Elle refuse d’être Sissi mais elle a une réputation.

Elle y fait surtout deux rencontres essentielles pour elle et sa carrière : Luchino Visconti et Orson Welles .

La Piscine de Jacques Deray (1968)

Romy Schneider revient en France grâce à Alain Delon. Il l'impose aux producteurs ; ils n'en veulent pas pour La Piscine car ils la trouvent trop marquée par l'image de Sissi.

Ce film lui ouvre la porte de sa deuxième carrière - sans cela, elle serait sans doute restée comme "l'actrice un peu éphémère qui a fait Sissi".

Les Choses de la vie de Claude Sautet (1970)

C’est aussi grâce à La Piscine qu’elle rencontre Claude Sautet, avec qui elle va tourner quelques-uns des plus grands films de sa carrière : Les Choses de la vie, César et Rosalie, Une Histoire simple... Jean-Pierre Lavoignat raconte cette rencontre :

Elle tourne avec Claude Sautet cinq films - dont quatre qui n’étaient pas à la base écrits pour elle.

 Sans elle ses films à lui n’auraient ni cette lumière, ni cette chaleur ni cette incarnation et sans lui Romy Schneider ne serait pas Romy Schneider.

Claude Sautet et Romy Schneider, cela a été un des couples magiques du Cinéma.

Le regard de Sautet et le talent de Romy dépassent le quotidien ; ils lui donnent une dimension presque poétique.

Ludwig de Visconti (1972)

Ce film est un clin d’oeil magistral dans l’histoire du cinéma. Romy Schneider retrouve pour un film Elisabeth de Bavière impératrice d'Autriche. "Seul Visconti  pouvait obtenir ça d'elle parce qu'elle avait vraiment fait une croix sur Sissi".

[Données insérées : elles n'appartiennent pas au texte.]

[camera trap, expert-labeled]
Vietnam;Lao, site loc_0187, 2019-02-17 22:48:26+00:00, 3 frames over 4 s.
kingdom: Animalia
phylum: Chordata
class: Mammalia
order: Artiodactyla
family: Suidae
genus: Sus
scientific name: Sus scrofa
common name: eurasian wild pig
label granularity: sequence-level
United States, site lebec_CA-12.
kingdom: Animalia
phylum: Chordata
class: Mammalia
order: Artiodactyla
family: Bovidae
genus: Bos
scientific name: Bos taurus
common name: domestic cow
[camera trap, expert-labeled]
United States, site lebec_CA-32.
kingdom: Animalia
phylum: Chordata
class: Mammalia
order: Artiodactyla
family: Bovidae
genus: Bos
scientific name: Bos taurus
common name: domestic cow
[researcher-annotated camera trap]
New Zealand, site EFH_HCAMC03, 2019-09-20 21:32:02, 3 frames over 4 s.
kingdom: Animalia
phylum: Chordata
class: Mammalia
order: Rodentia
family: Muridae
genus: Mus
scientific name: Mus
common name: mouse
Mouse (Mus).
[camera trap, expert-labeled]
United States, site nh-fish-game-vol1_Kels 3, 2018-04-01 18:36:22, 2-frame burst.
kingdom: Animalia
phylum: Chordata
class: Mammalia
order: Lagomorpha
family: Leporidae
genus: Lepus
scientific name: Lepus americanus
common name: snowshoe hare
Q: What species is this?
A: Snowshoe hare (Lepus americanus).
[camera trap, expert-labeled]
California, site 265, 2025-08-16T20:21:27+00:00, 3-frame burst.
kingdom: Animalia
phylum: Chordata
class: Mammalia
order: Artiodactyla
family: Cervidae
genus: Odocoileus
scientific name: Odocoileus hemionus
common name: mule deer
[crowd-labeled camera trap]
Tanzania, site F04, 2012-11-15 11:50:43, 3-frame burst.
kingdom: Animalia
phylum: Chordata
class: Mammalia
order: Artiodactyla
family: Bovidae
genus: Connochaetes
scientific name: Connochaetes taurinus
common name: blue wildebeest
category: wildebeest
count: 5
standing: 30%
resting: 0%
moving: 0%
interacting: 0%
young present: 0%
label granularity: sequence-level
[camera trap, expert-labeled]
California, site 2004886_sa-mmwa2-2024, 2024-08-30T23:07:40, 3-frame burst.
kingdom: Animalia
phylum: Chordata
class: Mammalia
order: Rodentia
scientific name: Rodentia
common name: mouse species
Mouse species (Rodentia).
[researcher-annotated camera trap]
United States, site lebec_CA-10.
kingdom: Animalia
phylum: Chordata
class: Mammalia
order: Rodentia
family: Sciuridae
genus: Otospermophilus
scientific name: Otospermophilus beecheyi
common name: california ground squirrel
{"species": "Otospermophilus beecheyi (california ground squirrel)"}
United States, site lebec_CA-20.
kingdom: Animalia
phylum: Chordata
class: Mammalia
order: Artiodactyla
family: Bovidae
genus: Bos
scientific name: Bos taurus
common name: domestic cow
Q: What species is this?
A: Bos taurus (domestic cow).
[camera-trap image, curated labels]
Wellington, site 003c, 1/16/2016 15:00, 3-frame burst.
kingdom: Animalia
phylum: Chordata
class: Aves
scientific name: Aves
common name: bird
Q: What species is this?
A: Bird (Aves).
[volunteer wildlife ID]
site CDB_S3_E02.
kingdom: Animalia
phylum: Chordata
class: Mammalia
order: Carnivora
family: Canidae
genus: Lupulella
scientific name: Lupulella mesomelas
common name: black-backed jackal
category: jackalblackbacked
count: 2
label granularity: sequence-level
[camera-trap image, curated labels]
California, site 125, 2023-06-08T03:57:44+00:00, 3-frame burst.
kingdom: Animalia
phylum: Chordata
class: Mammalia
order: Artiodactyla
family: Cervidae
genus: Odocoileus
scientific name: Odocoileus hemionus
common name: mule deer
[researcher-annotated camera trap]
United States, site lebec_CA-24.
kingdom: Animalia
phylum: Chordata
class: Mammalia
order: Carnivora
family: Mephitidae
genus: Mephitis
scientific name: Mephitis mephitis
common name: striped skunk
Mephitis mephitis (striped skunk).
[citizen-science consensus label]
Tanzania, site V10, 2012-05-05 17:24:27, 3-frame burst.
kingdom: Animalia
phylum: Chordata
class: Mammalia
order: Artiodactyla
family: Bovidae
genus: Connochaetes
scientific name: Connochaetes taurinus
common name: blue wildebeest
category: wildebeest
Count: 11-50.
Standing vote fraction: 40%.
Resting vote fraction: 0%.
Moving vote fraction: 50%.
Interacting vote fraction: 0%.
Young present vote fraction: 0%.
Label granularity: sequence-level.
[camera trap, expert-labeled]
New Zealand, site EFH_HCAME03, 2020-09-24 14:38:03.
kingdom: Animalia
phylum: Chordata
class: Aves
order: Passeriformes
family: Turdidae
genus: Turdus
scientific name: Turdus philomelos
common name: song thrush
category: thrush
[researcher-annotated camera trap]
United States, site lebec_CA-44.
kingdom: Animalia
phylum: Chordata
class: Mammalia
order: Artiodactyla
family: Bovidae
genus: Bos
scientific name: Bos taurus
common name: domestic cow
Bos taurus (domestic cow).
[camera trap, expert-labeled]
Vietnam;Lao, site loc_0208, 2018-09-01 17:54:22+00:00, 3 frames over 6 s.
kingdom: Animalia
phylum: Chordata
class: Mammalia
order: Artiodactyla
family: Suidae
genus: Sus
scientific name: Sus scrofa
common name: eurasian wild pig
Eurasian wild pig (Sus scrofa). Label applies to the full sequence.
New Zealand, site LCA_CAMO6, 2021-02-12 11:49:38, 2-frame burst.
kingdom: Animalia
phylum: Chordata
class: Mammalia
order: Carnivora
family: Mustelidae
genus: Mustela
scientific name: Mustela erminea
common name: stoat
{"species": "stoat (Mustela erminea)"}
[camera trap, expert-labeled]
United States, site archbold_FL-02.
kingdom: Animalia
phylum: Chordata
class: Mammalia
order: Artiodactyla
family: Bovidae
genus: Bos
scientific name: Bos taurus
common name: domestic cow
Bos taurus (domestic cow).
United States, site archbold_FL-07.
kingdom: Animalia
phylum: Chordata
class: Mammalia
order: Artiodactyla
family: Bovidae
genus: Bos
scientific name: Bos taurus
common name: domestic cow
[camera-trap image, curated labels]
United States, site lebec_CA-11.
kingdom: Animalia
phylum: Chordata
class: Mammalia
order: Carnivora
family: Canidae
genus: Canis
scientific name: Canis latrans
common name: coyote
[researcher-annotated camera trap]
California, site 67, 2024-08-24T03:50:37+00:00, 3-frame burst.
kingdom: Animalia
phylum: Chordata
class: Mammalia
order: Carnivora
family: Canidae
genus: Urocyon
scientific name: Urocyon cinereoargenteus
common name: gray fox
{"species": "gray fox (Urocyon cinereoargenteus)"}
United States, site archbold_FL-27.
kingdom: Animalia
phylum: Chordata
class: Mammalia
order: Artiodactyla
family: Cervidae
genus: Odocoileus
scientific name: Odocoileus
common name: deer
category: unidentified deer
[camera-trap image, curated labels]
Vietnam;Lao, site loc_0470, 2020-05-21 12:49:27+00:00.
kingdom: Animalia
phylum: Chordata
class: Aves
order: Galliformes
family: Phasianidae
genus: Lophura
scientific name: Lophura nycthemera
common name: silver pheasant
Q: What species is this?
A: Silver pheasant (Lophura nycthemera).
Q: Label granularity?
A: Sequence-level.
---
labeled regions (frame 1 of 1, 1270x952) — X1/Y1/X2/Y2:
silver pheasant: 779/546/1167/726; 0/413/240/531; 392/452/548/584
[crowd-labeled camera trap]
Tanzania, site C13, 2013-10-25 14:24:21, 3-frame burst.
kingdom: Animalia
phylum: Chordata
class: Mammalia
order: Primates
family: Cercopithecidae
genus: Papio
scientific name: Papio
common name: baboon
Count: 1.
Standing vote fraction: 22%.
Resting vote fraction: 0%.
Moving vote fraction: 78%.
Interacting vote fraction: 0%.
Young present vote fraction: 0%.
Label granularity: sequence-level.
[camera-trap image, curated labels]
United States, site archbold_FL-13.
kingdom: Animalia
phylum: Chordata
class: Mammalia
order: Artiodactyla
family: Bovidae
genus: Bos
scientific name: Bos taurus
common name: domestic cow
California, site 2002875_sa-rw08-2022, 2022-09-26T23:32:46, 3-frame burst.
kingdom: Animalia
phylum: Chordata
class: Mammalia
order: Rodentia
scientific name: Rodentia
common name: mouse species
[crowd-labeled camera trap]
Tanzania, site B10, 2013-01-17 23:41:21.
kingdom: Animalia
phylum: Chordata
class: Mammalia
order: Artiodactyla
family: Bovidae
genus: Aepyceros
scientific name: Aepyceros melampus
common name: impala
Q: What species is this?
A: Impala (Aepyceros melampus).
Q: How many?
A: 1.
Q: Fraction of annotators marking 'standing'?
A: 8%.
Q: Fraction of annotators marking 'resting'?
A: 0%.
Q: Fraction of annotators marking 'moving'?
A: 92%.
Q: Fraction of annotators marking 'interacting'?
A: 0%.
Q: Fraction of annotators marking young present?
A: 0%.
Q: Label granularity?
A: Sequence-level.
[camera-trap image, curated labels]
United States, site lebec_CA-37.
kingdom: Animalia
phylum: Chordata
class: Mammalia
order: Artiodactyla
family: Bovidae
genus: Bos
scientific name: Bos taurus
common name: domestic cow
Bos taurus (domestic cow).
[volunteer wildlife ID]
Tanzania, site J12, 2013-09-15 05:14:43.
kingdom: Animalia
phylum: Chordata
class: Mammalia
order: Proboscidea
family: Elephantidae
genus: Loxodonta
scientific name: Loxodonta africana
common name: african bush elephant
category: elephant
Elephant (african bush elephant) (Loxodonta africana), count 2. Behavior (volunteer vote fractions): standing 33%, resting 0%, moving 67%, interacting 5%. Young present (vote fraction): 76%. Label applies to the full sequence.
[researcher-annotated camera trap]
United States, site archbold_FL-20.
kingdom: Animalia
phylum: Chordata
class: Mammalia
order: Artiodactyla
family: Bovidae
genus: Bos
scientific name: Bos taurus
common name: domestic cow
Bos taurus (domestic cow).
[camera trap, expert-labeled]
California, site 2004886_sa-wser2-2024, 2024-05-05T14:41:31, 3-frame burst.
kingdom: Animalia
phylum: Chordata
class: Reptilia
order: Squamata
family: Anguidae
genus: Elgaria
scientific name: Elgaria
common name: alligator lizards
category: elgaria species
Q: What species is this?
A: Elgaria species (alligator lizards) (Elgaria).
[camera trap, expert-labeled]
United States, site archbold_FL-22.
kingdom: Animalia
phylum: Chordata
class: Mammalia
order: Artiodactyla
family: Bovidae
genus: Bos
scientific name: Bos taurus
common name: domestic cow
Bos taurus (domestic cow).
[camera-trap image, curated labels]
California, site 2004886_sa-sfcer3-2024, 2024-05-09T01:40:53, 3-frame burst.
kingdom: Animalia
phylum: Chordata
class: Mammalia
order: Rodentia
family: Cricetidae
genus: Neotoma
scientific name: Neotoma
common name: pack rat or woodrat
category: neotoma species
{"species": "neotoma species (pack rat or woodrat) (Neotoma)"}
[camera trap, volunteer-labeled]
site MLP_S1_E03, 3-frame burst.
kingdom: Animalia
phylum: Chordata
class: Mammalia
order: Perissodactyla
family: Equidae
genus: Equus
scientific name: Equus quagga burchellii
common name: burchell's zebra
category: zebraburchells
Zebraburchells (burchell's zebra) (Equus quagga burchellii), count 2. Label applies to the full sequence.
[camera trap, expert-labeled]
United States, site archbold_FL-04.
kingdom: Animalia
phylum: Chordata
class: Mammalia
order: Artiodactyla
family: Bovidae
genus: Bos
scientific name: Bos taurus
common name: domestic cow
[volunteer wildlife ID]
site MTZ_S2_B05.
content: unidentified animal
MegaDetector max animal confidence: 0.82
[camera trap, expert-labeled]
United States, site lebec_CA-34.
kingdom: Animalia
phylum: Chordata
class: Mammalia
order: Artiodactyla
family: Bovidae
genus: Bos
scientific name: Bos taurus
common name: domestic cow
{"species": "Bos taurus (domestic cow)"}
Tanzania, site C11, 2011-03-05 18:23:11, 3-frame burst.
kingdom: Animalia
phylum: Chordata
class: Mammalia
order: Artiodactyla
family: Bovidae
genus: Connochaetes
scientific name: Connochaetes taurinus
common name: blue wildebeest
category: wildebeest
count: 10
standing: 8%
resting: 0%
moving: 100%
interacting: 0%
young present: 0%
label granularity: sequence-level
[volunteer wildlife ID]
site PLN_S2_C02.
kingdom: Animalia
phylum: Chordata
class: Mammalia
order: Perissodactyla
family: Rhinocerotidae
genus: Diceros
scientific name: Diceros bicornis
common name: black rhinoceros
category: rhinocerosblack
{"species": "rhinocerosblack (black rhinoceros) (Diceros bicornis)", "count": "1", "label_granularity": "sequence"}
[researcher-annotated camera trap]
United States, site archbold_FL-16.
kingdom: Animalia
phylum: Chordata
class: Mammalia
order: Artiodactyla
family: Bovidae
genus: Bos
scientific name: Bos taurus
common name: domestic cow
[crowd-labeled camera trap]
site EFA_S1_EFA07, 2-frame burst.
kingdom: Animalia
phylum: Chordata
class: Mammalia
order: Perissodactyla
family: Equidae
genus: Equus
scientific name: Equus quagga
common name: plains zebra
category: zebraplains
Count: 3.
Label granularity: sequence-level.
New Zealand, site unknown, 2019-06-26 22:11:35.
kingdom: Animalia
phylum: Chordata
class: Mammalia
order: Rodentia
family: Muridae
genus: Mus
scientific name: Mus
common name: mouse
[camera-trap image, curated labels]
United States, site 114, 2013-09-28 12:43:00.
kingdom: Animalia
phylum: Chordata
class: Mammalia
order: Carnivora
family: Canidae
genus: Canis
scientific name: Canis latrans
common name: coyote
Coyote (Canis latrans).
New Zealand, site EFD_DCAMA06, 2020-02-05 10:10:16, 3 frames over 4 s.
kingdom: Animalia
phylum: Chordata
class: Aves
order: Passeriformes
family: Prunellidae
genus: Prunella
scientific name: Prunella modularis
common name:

Il lui demande de jouer le rôle d’Elisabeth de Bavière, mais pas tout à fait comme dans Sissi… Ce film est beaucoup plus proche de la vérité historique : le portrait d'une femme tourmentée en quête d’absolu - et plus proche de Romy Schneider. Romy Schneider et Elisabeth de Bavière ont quand même des points communs : cette espèce d’insatisfaction permanente parce qu’elles cherchent l’absolu, ce désenchantement et en même temps cette volonté d’avancer, ce sens artistique, cette fascination pour l’ombre et la folie.

L’important c’est d’aimer d'Andrzej Żuławski

A l’époque, Zulawski est encore relativement inconnu alors que Romy Schneider est une star (et, comble, elle interprète dans ce film une actrice ratée).

Elle est bouleversante. Elle est devenue grâce à ce personnage l'incarnation du métier d‘acteur et du sacrifice que ça demande, et de l’absolu qu’on y met.

C'est grâce à ce film, L'Important c'est d'aimer, qu'elle remporte un César - le tout premier César de la meilleure actrice lors de la première cérémonie des Césars, en 1976.

A noter que cette même année, c'est Le Vieux Fusil, où elle joue aussi, qui rafle la plupart des autres prix.

Il y a des scènes vraiment très dures ; je ne suis pas sûr qu'on pourrait les tourner aujourd'hui

La Mort en direct de Bertrand Tavernier (1979)

L’âge arrive. En dehors de La Banquière de Girod où elle brille encore, Romy Schneider ne veut plus jouer sur sa séduction. Elle accepte un film d’anticipation sur un sujet presque banal : une femme qui accepte d’être filmée alors qu’elle sait qu’elle va mourir…

La Passante du Sans-souci de Jacques Rouffio (1982)

Encore un film sur la Seconde guerre mondiale... Il y a quelque chose dans ce sujet récurrent qui la touche, peut- être lié au passé de sa mère (qui fut actrice officielle du régime nazi), peut-être lié au passé de son pays... mais pas que :  l’époque joue, on disait beaucoup à ce moment-là “Il faut regarder le passé pour construire l’avenir” rappelle Jean-Pierre Lavoignat.

Jean-Pierre Lavoignat explique : "C’est elle qui a voulu ce film : elle a choisi le roman de Kessel, Raymond Danon pour producteur, Michel Piccoli pour être son partenaire, elle a choisi Jacques Rouffio pour être le metteur en scène. Elle a tout choisi".

Le 5 juillet 1981, alors qu'elle est en plein tournage, son fils David décède tragiquement...

Elle est confronté tous les jours à un petit garçon qui a l’âge de son fils, qui en plus lui ressemble.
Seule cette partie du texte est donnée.